Per ciascuna delle tre affermazioni, indica se concorda con il testo sul discorso di Camisasca per San Prospero. Rispondi sì o no e cita le parole del testo che lo decidono.
1. Massimo Camisasca è vescovo di Reggio Emilia e Guastalla.
2. Secondo il discorso, le donne rinunciano alla dimensione lavorativa per dedicarsi a quella familiare.
3. La Solennità di San Prospero è caduta il giorno dopo la Giornata internazionale contro la violenza sulle donne.

Sezione del documento ▸
* * * * * * *
C’è un “genio della donna nella Chiesa e nella società” da (ri)scoprire e (ri)conoscere. Lo ha detto e scritto Massimo Camisasca, vescovo di Reggio Emilia e Guastalla, nel suo “discorso alla Città nella Solennità del patrono San Prospero”, caduta venerdì scorso, alla vigilia della Giornata internazionale indetta dall’Onu contro la violenza sulle donne. Una riflessione, quella del fondatore della Fraternità Sacerdotale San Carlo Borromeo, subito radicata nel magistero di Papa Francesco — “Se la Chiesa perde le donne rischia la sterilità” — e altrettanto rapidamente indirizzata sul fronte dell’umana quotidianità.
“Il mondo del lavoro — sottolinea Camisasca già alla ventesima riga — non ha avuto e non sembra avere molto rispetto per le donne e la funzione materna. La donna deve confrontarsi con un’impostazione ancora improntata a codici maschili”. Non per questo le donne appaiono remissive: “Nonostante la crisi economica, la maggior precarietà lavorativa rispetto agli uomini e la mancanza di una cultura della flessibilità che determina una complessa conciliazione fra i tempi di vita, le donne non sembrano giustamente rinunciare né alla dimensione familiare né a quella lavorativa”. Anche se è “una fatica”, anche se è sotto gli occhi di tutti “una contrazione della dimensione procreativa o una rinuncia all’impegno lavorativo extradomestico”.
Sul “doppio sì” che molte donne continuano a pronunciare e praticare ogni giorno, la società e la cultura restano in ritardo: “Un passaggio complesso e non certo giunto a completezza è anche il frutto, non privo di ambivalenze e contraddizioni, della riflessione sollecitata a partire dagli anni Settanta del secolo scorso, dal movimento femminista, ed approfondita recentemente da alcune teoriche del femminismo più avveduto”.
* * * * * * *
Dati ▸
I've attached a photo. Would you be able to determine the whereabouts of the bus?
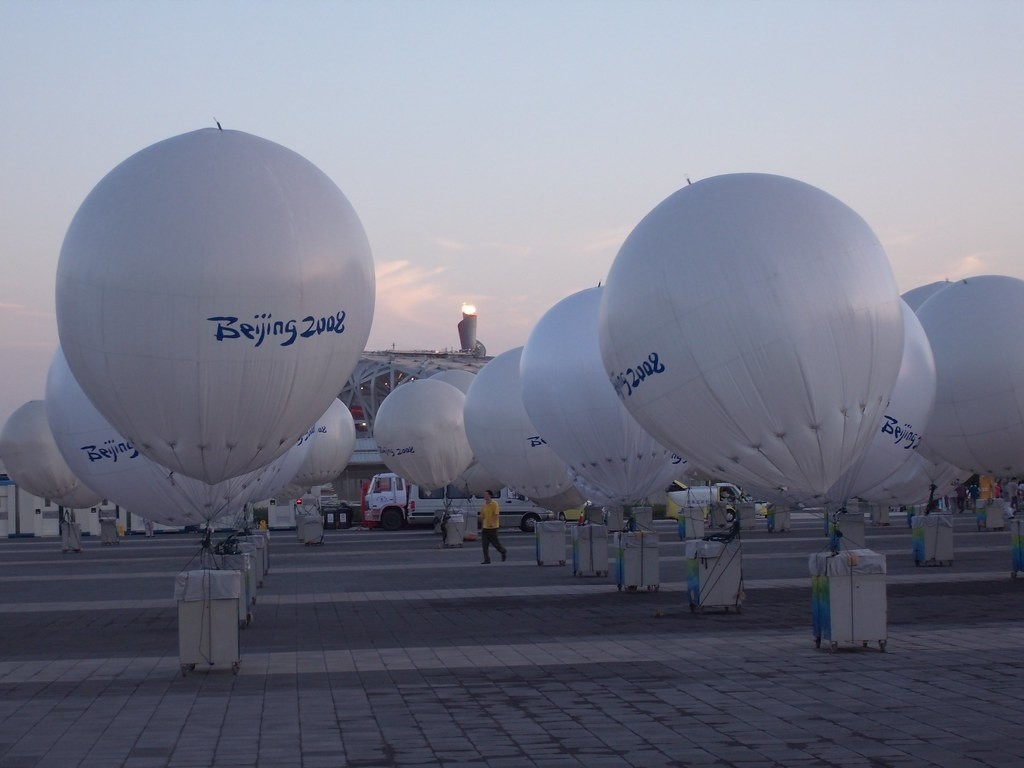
* * * * * * *
Risposta al compito ▸
1. Sì: «Massimo Camisasca, vescovo di Reggio Emilia e Guastalla»
2. No: «le donne non sembrano giustamente rinunciare né alla dimensione familiare né a quella lavorativa»
3. No: «alla vigilia della Giornata internazionale indetta dall’Onu contro la violenza sulle donne»